*TEXTE À ANALYSER:*
____

La ventilation mécanique invasive doit être instaurée en cas de menace vitale immédiate, de contre-indication à la ventilation non invasive ou d’échec de celle-ci [22]. Les troubles de la conscience en contexte d’hypercapnie ne sont pas une contre-indication [22], mais justifient la mise en place d’une surveillance rapprochée évitant de retarder indûment un recours à la ventilation sur intubation qui deviendrait nécessaire. Il faut souligner que l’efficacité de la ventilation non invasive sur le pronostic des patients présentant une IRA sur IRC obstructive n’est pas impactée en cas d’échec et de recours à l’intubation orotrachéale [10], [27].

____

*DONNÉES FOURNIES:*
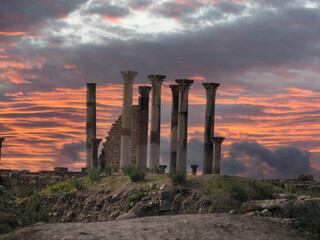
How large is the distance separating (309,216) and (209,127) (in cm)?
1743

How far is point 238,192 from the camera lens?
1719 cm

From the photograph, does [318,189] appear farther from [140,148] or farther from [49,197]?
→ [49,197]

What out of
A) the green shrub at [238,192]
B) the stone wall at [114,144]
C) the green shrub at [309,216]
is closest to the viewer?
the green shrub at [309,216]

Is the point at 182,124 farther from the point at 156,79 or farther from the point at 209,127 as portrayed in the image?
the point at 156,79

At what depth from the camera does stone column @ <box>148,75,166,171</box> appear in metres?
29.1

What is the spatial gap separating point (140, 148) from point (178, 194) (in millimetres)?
10284

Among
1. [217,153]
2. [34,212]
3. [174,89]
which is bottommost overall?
[34,212]

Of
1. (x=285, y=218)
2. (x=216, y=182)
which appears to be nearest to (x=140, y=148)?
(x=216, y=182)

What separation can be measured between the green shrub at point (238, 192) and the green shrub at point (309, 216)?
2734mm

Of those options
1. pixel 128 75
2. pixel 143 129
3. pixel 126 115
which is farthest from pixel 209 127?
pixel 128 75

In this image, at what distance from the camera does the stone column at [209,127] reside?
30.2 meters

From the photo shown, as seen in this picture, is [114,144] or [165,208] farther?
[114,144]

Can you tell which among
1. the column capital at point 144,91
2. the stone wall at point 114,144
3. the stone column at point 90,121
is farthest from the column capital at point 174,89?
the stone wall at point 114,144

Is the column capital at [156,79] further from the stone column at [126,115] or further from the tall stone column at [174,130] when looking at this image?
the tall stone column at [174,130]
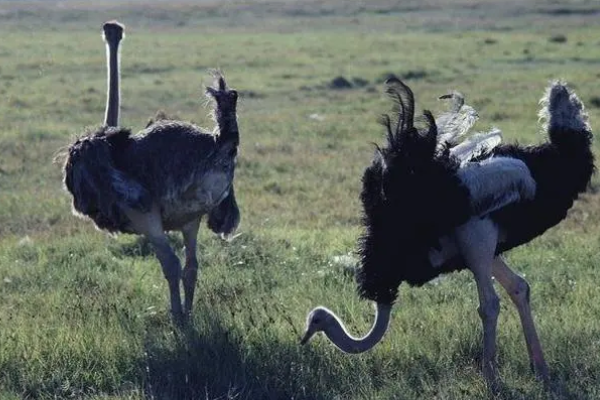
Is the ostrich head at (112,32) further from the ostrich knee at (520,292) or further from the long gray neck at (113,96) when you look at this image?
the ostrich knee at (520,292)

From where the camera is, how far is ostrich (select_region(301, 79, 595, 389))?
5.51 m

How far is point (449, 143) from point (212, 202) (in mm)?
1541

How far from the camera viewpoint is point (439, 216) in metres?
5.50

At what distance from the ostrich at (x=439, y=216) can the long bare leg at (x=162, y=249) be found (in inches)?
51.1

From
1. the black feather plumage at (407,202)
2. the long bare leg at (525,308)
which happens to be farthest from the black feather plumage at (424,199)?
the long bare leg at (525,308)

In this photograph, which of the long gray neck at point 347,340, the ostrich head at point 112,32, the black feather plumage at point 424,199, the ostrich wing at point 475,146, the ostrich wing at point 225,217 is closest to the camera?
the long gray neck at point 347,340

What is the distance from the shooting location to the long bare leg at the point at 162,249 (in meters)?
6.62

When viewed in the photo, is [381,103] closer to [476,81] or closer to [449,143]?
[476,81]

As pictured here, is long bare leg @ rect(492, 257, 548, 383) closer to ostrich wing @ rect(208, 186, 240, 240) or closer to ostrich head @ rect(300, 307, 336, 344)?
ostrich head @ rect(300, 307, 336, 344)

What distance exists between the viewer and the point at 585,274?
24.7 ft

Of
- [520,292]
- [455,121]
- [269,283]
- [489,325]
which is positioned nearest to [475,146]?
[455,121]

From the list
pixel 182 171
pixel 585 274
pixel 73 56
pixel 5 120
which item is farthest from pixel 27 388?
pixel 73 56

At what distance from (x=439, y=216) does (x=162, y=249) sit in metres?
1.80

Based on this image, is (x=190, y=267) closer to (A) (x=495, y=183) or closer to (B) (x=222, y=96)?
(B) (x=222, y=96)
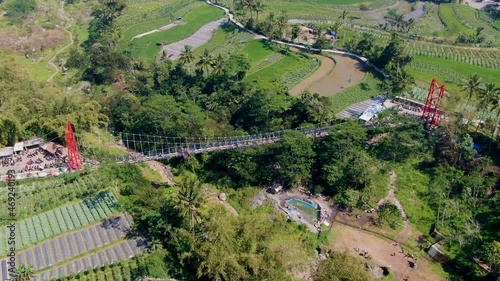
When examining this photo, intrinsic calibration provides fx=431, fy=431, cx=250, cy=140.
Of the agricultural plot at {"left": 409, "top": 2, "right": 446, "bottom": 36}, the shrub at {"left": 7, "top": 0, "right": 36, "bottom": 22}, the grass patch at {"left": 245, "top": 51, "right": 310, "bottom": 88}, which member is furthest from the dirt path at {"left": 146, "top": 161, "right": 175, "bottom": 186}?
the shrub at {"left": 7, "top": 0, "right": 36, "bottom": 22}

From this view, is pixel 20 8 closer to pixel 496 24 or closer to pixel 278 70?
pixel 278 70

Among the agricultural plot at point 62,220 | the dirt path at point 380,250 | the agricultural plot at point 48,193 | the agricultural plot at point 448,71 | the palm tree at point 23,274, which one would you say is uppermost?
the agricultural plot at point 448,71

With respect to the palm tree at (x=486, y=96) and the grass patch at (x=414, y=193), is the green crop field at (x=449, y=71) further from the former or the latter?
the grass patch at (x=414, y=193)

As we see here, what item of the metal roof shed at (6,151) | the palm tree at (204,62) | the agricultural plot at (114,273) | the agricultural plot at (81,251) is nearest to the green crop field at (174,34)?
the palm tree at (204,62)

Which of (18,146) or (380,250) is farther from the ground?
(18,146)

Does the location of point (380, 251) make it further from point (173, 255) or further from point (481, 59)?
point (481, 59)

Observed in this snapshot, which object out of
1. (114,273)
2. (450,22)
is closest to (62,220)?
(114,273)

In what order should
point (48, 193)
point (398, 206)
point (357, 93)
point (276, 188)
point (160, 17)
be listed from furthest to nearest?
point (160, 17)
point (357, 93)
point (276, 188)
point (398, 206)
point (48, 193)
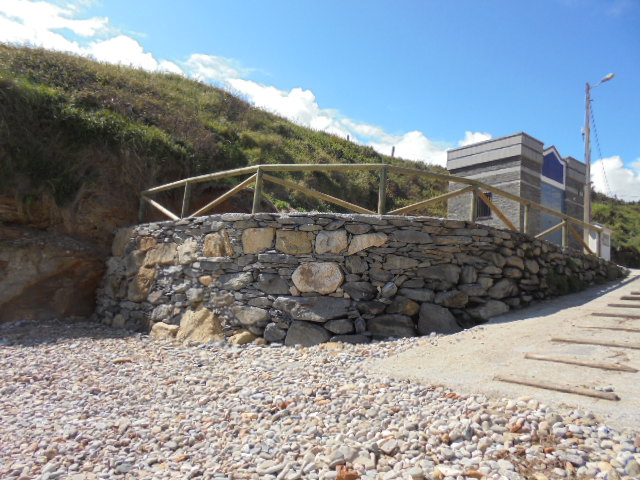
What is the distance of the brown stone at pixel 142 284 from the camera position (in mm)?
6523

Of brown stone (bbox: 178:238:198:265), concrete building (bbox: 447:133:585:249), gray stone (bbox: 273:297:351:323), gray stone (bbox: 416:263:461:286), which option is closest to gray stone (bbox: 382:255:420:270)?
gray stone (bbox: 416:263:461:286)

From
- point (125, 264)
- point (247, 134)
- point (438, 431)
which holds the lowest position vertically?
point (438, 431)

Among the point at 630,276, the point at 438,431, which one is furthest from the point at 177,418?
the point at 630,276

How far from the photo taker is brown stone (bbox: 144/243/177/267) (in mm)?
6309

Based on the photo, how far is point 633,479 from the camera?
1.95 metres

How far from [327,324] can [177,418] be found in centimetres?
220

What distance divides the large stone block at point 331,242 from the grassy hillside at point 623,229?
12.6m

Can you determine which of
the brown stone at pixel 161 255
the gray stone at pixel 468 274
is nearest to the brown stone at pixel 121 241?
the brown stone at pixel 161 255

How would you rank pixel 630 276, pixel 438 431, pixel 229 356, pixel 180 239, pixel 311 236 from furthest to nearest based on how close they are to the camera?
pixel 630 276
pixel 180 239
pixel 311 236
pixel 229 356
pixel 438 431

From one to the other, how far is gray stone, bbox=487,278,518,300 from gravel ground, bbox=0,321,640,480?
5.73ft

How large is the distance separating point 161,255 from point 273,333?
2.46m

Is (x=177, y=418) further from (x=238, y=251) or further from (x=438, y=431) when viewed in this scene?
(x=238, y=251)

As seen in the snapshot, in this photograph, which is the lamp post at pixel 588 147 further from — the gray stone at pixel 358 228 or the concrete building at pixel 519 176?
the gray stone at pixel 358 228

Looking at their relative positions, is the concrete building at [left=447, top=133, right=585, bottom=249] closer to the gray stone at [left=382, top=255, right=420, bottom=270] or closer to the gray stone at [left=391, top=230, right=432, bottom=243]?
the gray stone at [left=391, top=230, right=432, bottom=243]
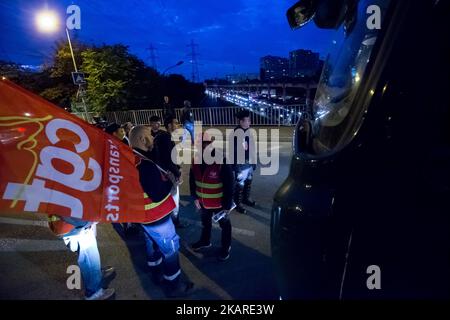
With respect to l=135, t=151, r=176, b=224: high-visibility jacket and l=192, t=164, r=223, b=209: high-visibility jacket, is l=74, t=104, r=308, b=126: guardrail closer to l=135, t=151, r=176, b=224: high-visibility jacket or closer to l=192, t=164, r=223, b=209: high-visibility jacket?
l=192, t=164, r=223, b=209: high-visibility jacket

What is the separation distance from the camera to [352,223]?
4.35ft

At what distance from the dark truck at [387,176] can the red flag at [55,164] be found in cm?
141

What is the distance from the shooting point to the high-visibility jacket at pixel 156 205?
257 centimetres

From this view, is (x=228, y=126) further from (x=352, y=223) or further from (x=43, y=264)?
(x=352, y=223)

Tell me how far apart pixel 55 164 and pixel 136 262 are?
7.60 feet

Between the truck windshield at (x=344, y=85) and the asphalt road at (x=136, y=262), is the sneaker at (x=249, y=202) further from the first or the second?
the truck windshield at (x=344, y=85)

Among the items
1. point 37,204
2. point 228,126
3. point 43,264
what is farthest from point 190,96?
point 37,204

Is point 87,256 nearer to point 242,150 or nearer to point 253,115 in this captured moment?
point 242,150

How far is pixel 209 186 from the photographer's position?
3.38m

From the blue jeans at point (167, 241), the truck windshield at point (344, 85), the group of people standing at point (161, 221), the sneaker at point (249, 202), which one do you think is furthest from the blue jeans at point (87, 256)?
the sneaker at point (249, 202)

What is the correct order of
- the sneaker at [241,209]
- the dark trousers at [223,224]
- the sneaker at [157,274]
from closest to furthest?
the sneaker at [157,274] < the dark trousers at [223,224] < the sneaker at [241,209]

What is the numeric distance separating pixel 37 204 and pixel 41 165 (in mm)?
Result: 248

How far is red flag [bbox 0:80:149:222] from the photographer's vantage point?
1.74m

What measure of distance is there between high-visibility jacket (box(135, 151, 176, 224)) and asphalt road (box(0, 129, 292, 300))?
3.19ft
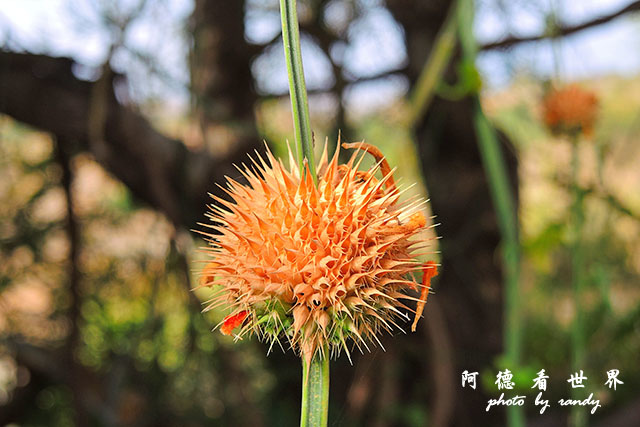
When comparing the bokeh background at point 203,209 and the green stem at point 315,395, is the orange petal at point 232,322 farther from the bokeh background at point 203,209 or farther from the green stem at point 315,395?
the bokeh background at point 203,209

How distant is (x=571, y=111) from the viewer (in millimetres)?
889

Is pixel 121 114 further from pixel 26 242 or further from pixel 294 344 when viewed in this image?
pixel 294 344

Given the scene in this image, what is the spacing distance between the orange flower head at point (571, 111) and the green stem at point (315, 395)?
80 centimetres

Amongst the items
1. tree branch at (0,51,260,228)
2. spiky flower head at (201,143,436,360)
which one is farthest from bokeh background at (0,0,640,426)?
spiky flower head at (201,143,436,360)

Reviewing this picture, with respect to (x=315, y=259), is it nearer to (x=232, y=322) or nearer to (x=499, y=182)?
(x=232, y=322)

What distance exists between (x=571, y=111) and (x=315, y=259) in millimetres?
801

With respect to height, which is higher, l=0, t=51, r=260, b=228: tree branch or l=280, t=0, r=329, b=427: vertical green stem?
l=0, t=51, r=260, b=228: tree branch

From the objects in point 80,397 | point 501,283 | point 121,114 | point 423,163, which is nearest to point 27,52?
point 121,114

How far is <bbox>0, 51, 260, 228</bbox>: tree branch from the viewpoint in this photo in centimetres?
92

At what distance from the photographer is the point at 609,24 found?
3.82 ft

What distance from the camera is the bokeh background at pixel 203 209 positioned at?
3.06 ft

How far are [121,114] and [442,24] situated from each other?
26.8 inches

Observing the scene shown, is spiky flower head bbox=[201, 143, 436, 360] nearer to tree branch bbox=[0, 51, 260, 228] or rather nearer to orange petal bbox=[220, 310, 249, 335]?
orange petal bbox=[220, 310, 249, 335]

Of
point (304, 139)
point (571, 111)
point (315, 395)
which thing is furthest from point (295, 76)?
point (571, 111)
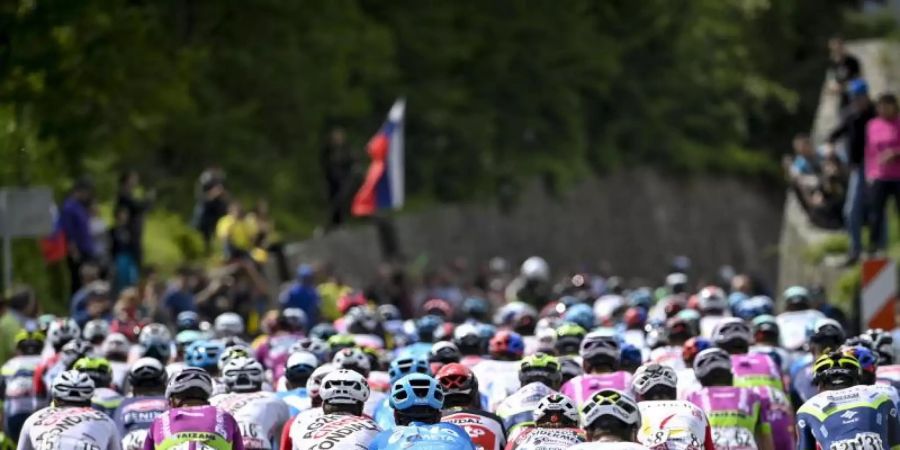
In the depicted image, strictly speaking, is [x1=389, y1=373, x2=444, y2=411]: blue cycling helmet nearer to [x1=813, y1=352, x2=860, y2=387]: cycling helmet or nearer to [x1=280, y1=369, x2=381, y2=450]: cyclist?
[x1=280, y1=369, x2=381, y2=450]: cyclist

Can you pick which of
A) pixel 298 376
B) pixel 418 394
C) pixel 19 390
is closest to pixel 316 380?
pixel 298 376

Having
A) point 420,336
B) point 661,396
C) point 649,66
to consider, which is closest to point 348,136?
point 649,66

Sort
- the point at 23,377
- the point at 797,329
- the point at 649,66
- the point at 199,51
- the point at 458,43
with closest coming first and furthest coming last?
the point at 23,377 < the point at 797,329 < the point at 199,51 < the point at 458,43 < the point at 649,66

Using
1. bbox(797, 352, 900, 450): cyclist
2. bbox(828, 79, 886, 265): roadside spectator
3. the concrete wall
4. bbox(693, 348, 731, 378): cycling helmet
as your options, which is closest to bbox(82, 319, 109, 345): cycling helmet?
bbox(693, 348, 731, 378): cycling helmet

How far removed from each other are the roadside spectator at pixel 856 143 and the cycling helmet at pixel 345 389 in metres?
13.7

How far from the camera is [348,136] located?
46656 millimetres

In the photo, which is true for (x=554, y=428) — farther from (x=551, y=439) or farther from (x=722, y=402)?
(x=722, y=402)

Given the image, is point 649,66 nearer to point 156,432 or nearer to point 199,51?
point 199,51

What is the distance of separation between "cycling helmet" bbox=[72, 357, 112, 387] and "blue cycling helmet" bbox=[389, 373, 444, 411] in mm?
4225

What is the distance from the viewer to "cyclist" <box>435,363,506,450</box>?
Result: 15227mm

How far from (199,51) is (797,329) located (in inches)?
768

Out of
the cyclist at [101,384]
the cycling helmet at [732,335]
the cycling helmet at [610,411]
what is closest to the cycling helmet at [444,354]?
the cycling helmet at [732,335]

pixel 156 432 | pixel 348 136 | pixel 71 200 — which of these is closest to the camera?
pixel 156 432

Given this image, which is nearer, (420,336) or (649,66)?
(420,336)
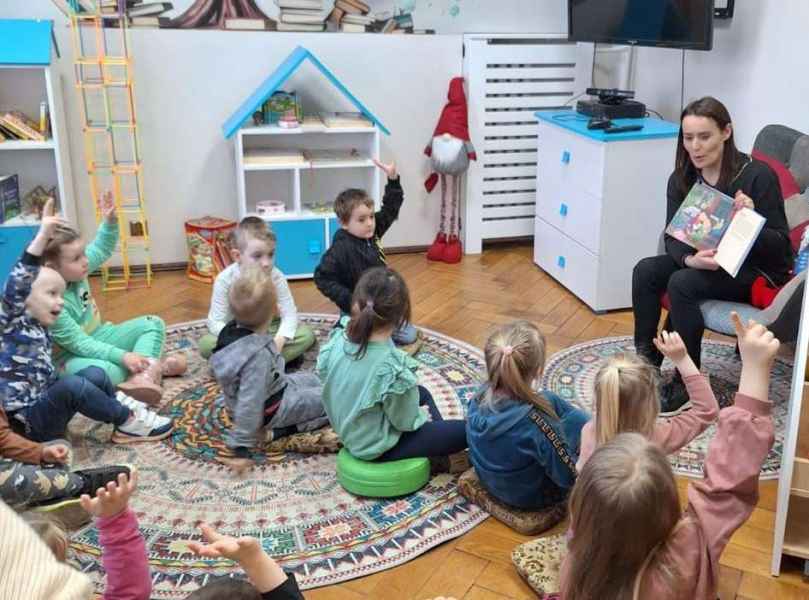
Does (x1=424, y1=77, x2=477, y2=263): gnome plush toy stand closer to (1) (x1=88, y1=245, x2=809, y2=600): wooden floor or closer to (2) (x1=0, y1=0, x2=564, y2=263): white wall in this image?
(2) (x1=0, y1=0, x2=564, y2=263): white wall

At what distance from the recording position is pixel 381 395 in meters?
2.28

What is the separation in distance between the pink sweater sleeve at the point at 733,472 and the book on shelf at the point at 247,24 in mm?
3225

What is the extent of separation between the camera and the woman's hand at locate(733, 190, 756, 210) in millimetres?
2594

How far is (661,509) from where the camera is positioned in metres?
1.33

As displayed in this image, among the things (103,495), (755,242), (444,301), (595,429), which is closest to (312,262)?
(444,301)

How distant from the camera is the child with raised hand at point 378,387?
2281 mm

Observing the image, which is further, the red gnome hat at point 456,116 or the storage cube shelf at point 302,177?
the red gnome hat at point 456,116

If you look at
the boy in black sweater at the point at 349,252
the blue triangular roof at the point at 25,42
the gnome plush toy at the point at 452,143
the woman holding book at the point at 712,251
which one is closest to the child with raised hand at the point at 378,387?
the boy in black sweater at the point at 349,252

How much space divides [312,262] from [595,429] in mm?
2474

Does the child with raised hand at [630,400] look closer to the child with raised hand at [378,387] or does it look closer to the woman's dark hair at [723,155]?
the child with raised hand at [378,387]

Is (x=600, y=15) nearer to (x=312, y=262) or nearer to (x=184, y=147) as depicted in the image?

____

*LISTE DES TÂCHES:*
1. D'après le texte sur la ventilation, dans quels cas faut-il instaurer la ventilation mécanique invasive ?
2. Recopiez à l'identique le passage du texte sur la ventilation qui va de « La ventilation mécanique » à « orotrachéale [10], [27]. ».
3. Reformulez sous forme de liste le paragraphe du texte sur la ventilation commençant par « La ventilation mécanique invasive doit être instaurée », en conservant ses faits principaux.
Appuyez-vous uniquement sur le texte sur la ventilation.

*CORRIGÉ DES TÂCHES:*
1. En cas de menace vitale immédiate, de contre-indication à la ventilation non invasive ou d'échec de celle-ci.

2.
La ventilation mécanique invasive doit être instaurée en cas de menace vitale immédiate, de contre-indication à la ventilation non invasive ou d’échec de celle-ci [22]. Les troubles de la conscience en contexte d’hypercapnie ne sont pas une contre-indication [22], mais justifient la mise en place d’une surveillance rapprochée évitant de retarder indûment un recours à la ventilation sur intubation qui deviendrait nécessaire. Il faut souligner que l’efficacité de la ventilation non invasive sur le pronostic des patients présentant une IRA sur IRC obstructive n’est pas impactée en cas d’échec et de recours à l’intubation orotrachéale [10], [27].

3.
- La ventilation mécanique invasive doit être instaurée en cas de menace vitale immédiate, de contre-indication à la ventilation non invasive ou d'échec de celle-ci.
- En contexte d'hypercapnie, les troubles de la conscience ne constituent pas une contre-indication.
- Ces troubles justifient toutefois une surveillance rapprochée, afin de ne pas retarder indûment une ventilation sur intubation devenue nécessaire.
- Chez les patients présentant une IRA sur IRC obstructive, l'efficacité de la ventilation non invasive sur le pronostic n'est pas impactée en cas d'échec et de recours à l'intubation orotrachéale.